Accountants should also encourage owners to examine their premises. “They may have a wonderful space that they’re not utilising properly,” Bower says. “Perhaps their dining area is only part of an events-type business that also includes a bar and other facilities and, as a whole, it’s just not working.”
Delivery services must be carefully planned – again with the outlet’s design in mind. In an intimate setting, he points out, diners may not want to see an imposing, leather-clad rider in a crash helmet barging through the front door every five minutes. So, could your client manage deliveries out of another part of the restaurant?
Similar thinking must be applied to the tech-based side of delivery. “One of my clients recently decided to set up their own app and hire riders,” Bower says. “The motivation was not wanting to pay the percentage charge for one of the main delivery brands. Until that’s fully up and running, it won’t be economical. My take was: ‘That’s great – but if none of the high-profile fast food brands have their own apps and are happily using Uber Eats or Deliveroo, why is yours going to work?’ If your cuisine is relatively niche, you’ll surely get more hits on a big app because you’ll have less competition.”
Future scenarios
Location is another major business consideration. “What works in one area may not work elsewhere,” Bower says. “You may have a London-based chain that decides to open an outlet in Bristol, providing much the same experience, and it can’t connect. It may not find the clientele who can keep up the flow of covers required to pay the rent.”
In his view, when it comes to any big decision around premises, people, cuisine, location or technology: “There’s no such thing as a bad idea – just bad timing.”
For Monahans Partner Simon Cooper, the sector’s prospects are not as downbeat as they may seem; 2023 was a positive year for inbound travel, with 37.5 million visitors expected to come to the UK. Meanwhile, spending sentiment shows that, even though times are tough, people still value spending time with family and friends in social settings.
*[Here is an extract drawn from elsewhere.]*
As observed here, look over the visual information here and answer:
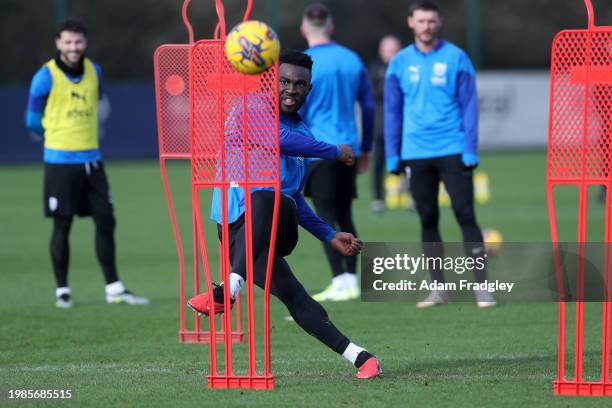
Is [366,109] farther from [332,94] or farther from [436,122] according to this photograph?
[436,122]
Exploring fluctuations in seasonal demand is a good place for hospitality businesses to start planning for the next 18 months, he says. “Systems that enable you to run reports on future scenarios can give you a more accurate picture of money coming in and overall expenditure. Accountants can help to set those systems up – or they can advise on appropriate software packages to facilitate the process.”
To minimise the adverse effects of no-shows on stock control and revenue, HOSPA’s Pendlebury urges owners to invest in efficient booking systems. Similarly, effective rota management will help outlets maintain high-quality service without overspending on needless wages.
She also stresses the importance of marketing. “While it may seem an easy option to revoke funding for this, it is more important than ever to stand out from the crowd. Get creative, harness different social media platforms and stay abreast of growing trends. It could have a huge impact on your business.”
Looking at the broader state of the sector, Pendlebury says the current economic landscape means that things change quickly. “We are a forward-thinking industry and with every challenge comes a new opportunity. HOSPA President and veteran hotelier Harry Murray MBE phrased it perfectly at our annual conference last year, stating: ‘The hospitality industry is in good and capable hands.’ I would like to echo his sentiment.”